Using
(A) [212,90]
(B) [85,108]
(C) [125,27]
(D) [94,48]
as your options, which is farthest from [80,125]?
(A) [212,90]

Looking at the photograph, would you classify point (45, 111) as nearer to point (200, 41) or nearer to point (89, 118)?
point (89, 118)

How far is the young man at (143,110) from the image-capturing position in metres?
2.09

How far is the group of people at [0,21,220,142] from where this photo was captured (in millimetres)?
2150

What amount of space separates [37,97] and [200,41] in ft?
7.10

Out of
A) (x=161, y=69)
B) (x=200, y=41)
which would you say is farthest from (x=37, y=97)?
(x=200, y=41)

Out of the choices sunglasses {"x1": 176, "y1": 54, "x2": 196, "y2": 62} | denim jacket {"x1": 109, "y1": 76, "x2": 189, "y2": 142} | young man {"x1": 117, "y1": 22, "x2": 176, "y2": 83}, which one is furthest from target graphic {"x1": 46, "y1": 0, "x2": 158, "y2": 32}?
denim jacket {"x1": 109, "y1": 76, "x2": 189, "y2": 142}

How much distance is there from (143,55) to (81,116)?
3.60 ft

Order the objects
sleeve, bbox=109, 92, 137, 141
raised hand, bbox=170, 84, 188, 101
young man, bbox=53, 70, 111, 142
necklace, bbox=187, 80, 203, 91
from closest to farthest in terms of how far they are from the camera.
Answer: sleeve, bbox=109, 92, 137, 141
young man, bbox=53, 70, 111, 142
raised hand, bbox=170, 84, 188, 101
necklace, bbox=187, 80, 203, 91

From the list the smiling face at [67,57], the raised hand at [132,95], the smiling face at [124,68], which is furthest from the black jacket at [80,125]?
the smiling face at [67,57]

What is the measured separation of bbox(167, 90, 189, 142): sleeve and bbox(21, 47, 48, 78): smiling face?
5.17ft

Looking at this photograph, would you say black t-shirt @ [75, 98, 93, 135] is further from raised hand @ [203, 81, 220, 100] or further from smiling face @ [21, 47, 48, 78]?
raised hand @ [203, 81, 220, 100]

-- -- --

Set task
Reproduce every item above word for word, keeping the same line breaks and punctuation.

Task result
Using
(A) [212,90]
(B) [85,108]
(C) [125,27]
(D) [94,48]
as your options, which is farthest from [80,125]?
(A) [212,90]

Looking at the photograph, would you classify point (45, 111) as nearer to point (200, 41) or nearer to point (89, 118)?
point (89, 118)

How far is the young man at (143,110) from the image-capturing position in metres?
2.09

How far is the group of people at [0,21,220,142] from where this photo was captured (in millimetres)?
2150

What amount of space separates [37,97] and [200,41] in ft?
7.10

Out of
A) (x=161, y=69)
B) (x=200, y=41)
which would you say is farthest from (x=37, y=97)?
(x=200, y=41)

Out of the choices sunglasses {"x1": 176, "y1": 54, "x2": 196, "y2": 62} | denim jacket {"x1": 109, "y1": 76, "x2": 189, "y2": 142} | young man {"x1": 117, "y1": 22, "x2": 176, "y2": 83}, which one is furthest from target graphic {"x1": 46, "y1": 0, "x2": 158, "y2": 32}?
denim jacket {"x1": 109, "y1": 76, "x2": 189, "y2": 142}

How much distance is there from (143,55) to (81,116)?
3.60 ft

Order the objects
sleeve, bbox=109, 92, 137, 141
raised hand, bbox=170, 84, 188, 101
young man, bbox=53, 70, 111, 142
necklace, bbox=187, 80, 203, 91
from closest to farthest in terms of how far they are from the camera.
Answer: sleeve, bbox=109, 92, 137, 141
young man, bbox=53, 70, 111, 142
raised hand, bbox=170, 84, 188, 101
necklace, bbox=187, 80, 203, 91

From the list the smiling face at [67,57], the raised hand at [132,95], the smiling face at [124,68], which is furthest from the black jacket at [80,125]?
the smiling face at [67,57]

What is the measured separation of bbox(167, 90, 189, 142): sleeve and bbox(21, 47, 48, 78): smiling face?
5.17ft

Looking at this photograph, would you say black t-shirt @ [75, 98, 93, 135] is further from raised hand @ [203, 81, 220, 100] or further from smiling face @ [21, 47, 48, 78]?
raised hand @ [203, 81, 220, 100]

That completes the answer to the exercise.